Member of the New Jersey Provincial Council for the Western Division
- In office June 15, 1713 – 1747

Personal details
- Born: c. 1681
- Died: 1747 Perth Amboy, Middlesex County, Province of New Jersey
- Resting place: Perth Amboy
- Spouse: Elizabeth de Peyster
- Children: Stephen Hamilton

= John Hamilton (New Jersey politician) =

American politician

John Hamilton (c. 1681–1747) was an American politician from the colonial period who served as acting governor of the Province of New Jersey from 1736–1738, and from 1746–1747.

==Career==
The son of Andrew Hamilton, proprietary governor of both East New Jersey and West New Jersey, John Hamilton was first appointed to the New Jersey Provincial Council on June 15, 1713 during the administration of Governor Robert Hunter. Although a resident of Perth Amboy, in the Eastern Division of the province, Hamilton was appointed to a Western Division seat. He remained on the council through the administrations of governors William Burnet, John Montgomerie, Sir William Cosby and Lewis Morris.

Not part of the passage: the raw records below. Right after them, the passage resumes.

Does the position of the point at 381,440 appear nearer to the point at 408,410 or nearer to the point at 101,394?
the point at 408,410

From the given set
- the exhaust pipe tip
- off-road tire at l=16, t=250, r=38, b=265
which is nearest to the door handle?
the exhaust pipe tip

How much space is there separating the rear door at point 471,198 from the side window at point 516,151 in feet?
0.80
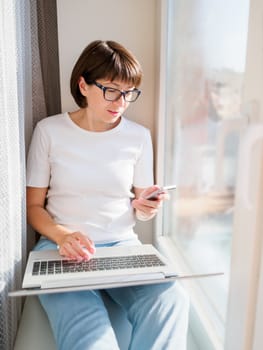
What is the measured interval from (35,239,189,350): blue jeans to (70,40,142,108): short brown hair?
577 mm

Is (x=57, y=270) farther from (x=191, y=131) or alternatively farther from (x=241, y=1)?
(x=241, y=1)

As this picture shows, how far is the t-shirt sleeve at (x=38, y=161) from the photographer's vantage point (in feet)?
3.38

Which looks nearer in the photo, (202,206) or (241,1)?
(241,1)

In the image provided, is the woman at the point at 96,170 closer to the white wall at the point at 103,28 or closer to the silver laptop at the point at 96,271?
the silver laptop at the point at 96,271

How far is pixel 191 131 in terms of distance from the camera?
46.9 inches

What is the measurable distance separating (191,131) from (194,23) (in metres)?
0.36

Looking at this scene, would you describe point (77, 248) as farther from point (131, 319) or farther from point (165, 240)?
point (165, 240)

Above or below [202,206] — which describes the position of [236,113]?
above

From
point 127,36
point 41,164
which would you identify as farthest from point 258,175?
point 127,36

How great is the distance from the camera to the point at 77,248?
0.86 metres

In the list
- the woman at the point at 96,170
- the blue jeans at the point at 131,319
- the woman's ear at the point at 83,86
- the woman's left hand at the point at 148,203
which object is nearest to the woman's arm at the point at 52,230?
the woman at the point at 96,170

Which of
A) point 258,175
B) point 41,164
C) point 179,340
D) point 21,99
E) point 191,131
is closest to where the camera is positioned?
point 258,175

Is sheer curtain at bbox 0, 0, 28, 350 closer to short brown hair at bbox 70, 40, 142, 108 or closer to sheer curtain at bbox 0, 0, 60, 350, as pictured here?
sheer curtain at bbox 0, 0, 60, 350

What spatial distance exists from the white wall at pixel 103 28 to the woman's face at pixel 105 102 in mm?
235
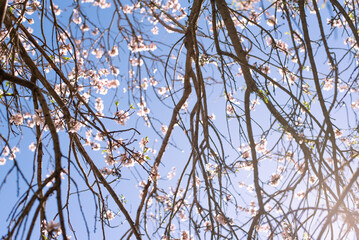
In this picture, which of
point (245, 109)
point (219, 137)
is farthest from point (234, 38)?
point (219, 137)

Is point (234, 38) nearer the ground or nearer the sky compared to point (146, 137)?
nearer the sky

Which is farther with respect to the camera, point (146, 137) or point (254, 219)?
point (146, 137)

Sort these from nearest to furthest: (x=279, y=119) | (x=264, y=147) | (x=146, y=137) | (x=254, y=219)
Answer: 1. (x=254, y=219)
2. (x=279, y=119)
3. (x=146, y=137)
4. (x=264, y=147)

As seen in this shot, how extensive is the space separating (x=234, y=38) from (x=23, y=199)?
172 cm

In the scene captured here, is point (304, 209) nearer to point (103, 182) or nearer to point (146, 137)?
point (103, 182)

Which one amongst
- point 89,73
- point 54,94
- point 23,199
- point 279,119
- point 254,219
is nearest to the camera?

The senior councillor actually residing in New Jersey would, by virtue of his seniority, be president of council. Hamilton became president after the death of John Anderson on March 28, 1736. Anderson had been acting governor for 18 days, since the March 10 death of Governor Cosby; John Hamilton thus became acting governor, and served until 1738, when Governor Lewis Morris took office.

In 1735 John Hamilton was appointed an assistant judge of the New Jersey Supreme Court. In 1740 he was appointed a commissioner to settle the boundary between Rhode Island and Massachusetts. He was again acting governor after the death of Morris in 1746.

John Hamilton died in 1747 in Perth Amboy.